─── RECORDS FOR PROCESSING

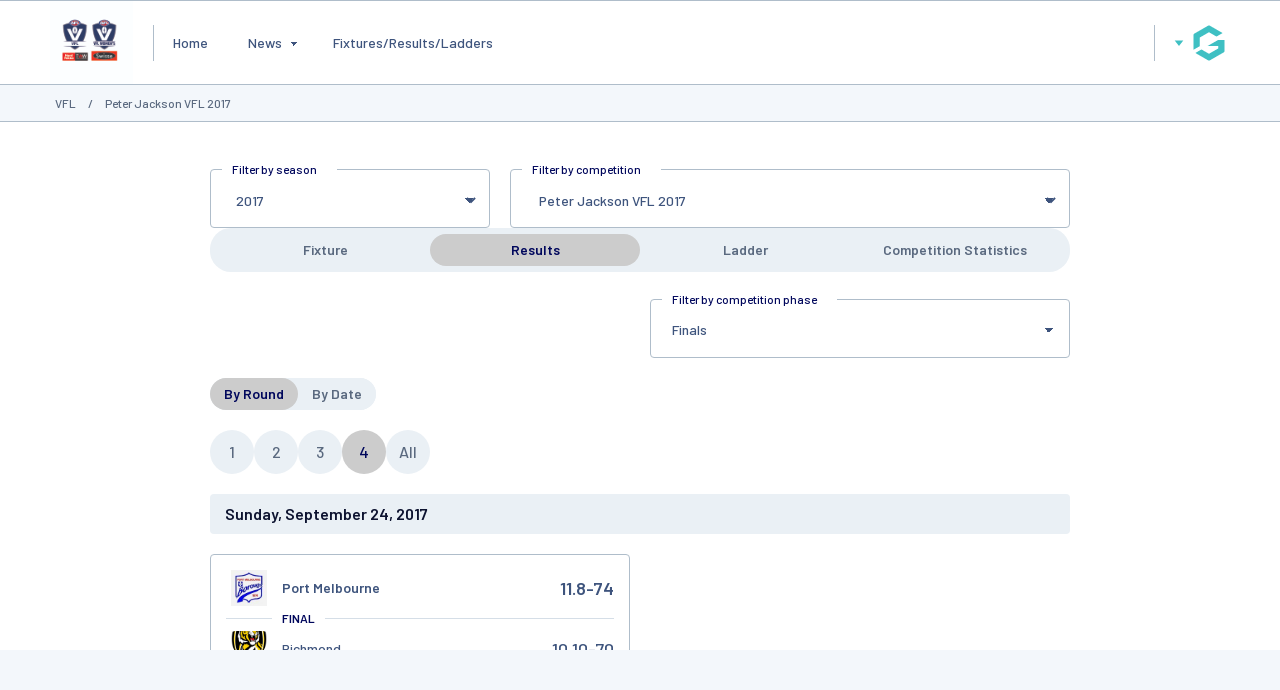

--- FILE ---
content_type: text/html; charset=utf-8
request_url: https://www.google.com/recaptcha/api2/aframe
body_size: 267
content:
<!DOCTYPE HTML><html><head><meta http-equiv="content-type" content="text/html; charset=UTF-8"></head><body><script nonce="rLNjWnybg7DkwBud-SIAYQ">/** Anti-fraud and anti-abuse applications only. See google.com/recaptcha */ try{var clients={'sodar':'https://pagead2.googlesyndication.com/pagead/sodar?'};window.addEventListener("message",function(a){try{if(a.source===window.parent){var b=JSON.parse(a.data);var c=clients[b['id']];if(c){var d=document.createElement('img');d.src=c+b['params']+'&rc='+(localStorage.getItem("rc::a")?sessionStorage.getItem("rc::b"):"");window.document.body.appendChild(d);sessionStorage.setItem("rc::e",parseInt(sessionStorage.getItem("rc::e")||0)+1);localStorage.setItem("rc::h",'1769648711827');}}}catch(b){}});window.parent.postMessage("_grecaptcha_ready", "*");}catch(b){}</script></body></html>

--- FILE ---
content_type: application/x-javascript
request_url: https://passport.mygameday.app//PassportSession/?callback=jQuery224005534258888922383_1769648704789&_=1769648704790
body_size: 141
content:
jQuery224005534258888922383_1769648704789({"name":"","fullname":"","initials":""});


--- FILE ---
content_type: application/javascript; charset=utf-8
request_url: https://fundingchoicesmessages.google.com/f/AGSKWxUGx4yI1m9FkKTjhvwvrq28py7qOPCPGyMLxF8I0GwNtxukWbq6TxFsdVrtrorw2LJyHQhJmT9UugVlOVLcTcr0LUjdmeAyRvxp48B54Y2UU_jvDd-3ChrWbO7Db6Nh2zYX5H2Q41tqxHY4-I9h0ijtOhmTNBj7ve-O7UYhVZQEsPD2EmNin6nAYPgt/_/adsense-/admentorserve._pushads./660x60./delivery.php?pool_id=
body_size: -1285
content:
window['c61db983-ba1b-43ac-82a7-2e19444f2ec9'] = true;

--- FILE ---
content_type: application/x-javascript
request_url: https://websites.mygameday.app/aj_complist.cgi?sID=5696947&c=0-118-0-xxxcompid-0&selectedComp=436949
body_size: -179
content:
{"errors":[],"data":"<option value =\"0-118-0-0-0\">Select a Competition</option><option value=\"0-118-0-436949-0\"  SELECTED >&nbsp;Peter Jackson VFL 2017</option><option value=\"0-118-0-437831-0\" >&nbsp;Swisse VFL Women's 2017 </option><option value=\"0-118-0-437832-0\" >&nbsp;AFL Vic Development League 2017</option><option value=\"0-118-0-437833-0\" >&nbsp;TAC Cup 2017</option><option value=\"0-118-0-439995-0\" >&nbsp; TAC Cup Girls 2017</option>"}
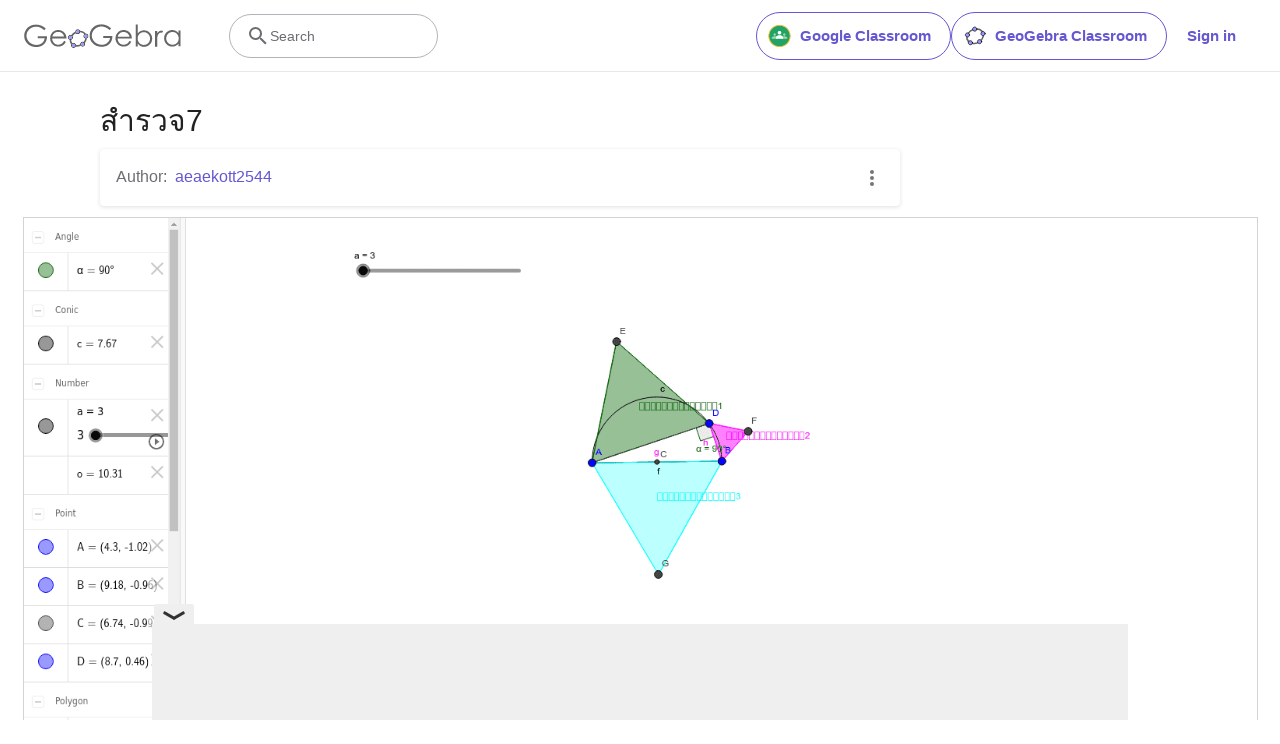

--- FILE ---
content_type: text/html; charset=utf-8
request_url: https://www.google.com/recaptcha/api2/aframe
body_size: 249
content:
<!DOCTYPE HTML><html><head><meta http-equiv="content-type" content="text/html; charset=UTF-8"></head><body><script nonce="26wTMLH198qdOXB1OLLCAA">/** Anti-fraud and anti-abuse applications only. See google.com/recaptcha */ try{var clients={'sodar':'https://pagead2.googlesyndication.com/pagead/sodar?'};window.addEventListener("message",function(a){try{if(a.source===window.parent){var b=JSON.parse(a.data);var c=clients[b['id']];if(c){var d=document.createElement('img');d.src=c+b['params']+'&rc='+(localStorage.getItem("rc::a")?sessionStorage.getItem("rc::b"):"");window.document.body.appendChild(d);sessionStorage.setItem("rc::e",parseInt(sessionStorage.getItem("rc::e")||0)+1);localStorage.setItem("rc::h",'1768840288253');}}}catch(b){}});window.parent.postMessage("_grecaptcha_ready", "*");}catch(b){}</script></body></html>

──────

EXERCISE BRIEF
Keep the pictures out, and write out the rest of the data above word for word.

YOUR SOLUTION
--- FILE ---
content_type: text/html; charset=utf-8
request_url: https://www.google.com/recaptcha/api2/aframe
body_size: 267
content:
<!DOCTYPE HTML><html><head><meta http-equiv="content-type" content="text/html; charset=UTF-8"></head><body><script nonce="rLNjWnybg7DkwBud-SIAYQ">/** Anti-fraud and anti-abuse applications only. See google.com/recaptcha */ try{var clients={'sodar':'https://pagead2.googlesyndication.com/pagead/sodar?'};window.addEventListener("message",function(a){try{if(a.source===window.parent){var b=JSON.parse(a.data);var c=clients[b['id']];if(c){var d=document.createElement('img');d.src=c+b['params']+'&rc='+(localStorage.getItem("rc::a")?sessionStorage.getItem("rc::b"):"");window.document.body.appendChild(d);sessionStorage.setItem("rc::e",parseInt(sessionStorage.getItem("rc::e")||0)+1);localStorage.setItem("rc::h",'1769648711827');}}}catch(b){}});window.parent.postMessage("_grecaptcha_ready", "*");}catch(b){}</script></body></html>

--- FILE ---
content_type: application/x-javascript
request_url: https://passport.mygameday.app//PassportSession/?callback=jQuery224005534258888922383_1769648704789&_=1769648704790
body_size: 141
content:
jQuery224005534258888922383_1769648704789({"name":"","fullname":"","initials":""});


--- FILE ---
content_type: application/javascript; charset=utf-8
request_url: https://fundingchoicesmessages.google.com/f/AGSKWxUGx4yI1m9FkKTjhvwvrq28py7qOPCPGyMLxF8I0GwNtxukWbq6TxFsdVrtrorw2LJyHQhJmT9UugVlOVLcTcr0LUjdmeAyRvxp48B54Y2UU_jvDd-3ChrWbO7Db6Nh2zYX5H2Q41tqxHY4-I9h0ijtOhmTNBj7ve-O7UYhVZQEsPD2EmNin6nAYPgt/_/adsense-/admentorserve._pushads./660x60./delivery.php?pool_id=
body_size: -1285
content:
window['c61db983-ba1b-43ac-82a7-2e19444f2ec9'] = true;

--- FILE ---
content_type: application/x-javascript
request_url: https://websites.mygameday.app/aj_complist.cgi?sID=5696947&c=0-118-0-xxxcompid-0&selectedComp=436949
body_size: -179
content:
{"errors":[],"data":"<option value =\"0-118-0-0-0\">Select a Competition</option><option value=\"0-118-0-436949-0\"  SELECTED >&nbsp;Peter Jackson VFL 2017</option><option value=\"0-118-0-437831-0\" >&nbsp;Swisse VFL Women's 2017 </option><option value=\"0-118-0-437832-0\" >&nbsp;AFL Vic Development League 2017</option><option value=\"0-118-0-437833-0\" >&nbsp;TAC Cup 2017</option><option value=\"0-118-0-439995-0\" >&nbsp; TAC Cup Girls 2017</option>"}

--- FILE ---
content_type: text/html; charset=utf-8
request_url: https://www.google.com/recaptcha/api2/aframe
body_size: 249
content:
<!DOCTYPE HTML><html><head><meta http-equiv="content-type" content="text/html; charset=UTF-8"></head><body><script nonce="26wTMLH198qdOXB1OLLCAA">/** Anti-fraud and anti-abuse applications only. See google.com/recaptcha */ try{var clients={'sodar':'https://pagead2.googlesyndication.com/pagead/sodar?'};window.addEventListener("message",function(a){try{if(a.source===window.parent){var b=JSON.parse(a.data);var c=clients[b['id']];if(c){var d=document.createElement('img');d.src=c+b['params']+'&rc='+(localStorage.getItem("rc::a")?sessionStorage.getItem("rc::b"):"");window.document.body.appendChild(d);sessionStorage.setItem("rc::e",parseInt(sessionStorage.getItem("rc::e")||0)+1);localStorage.setItem("rc::h",'1768840288253');}}}catch(b){}});window.parent.postMessage("_grecaptcha_ready", "*");}catch(b){}</script></body></html>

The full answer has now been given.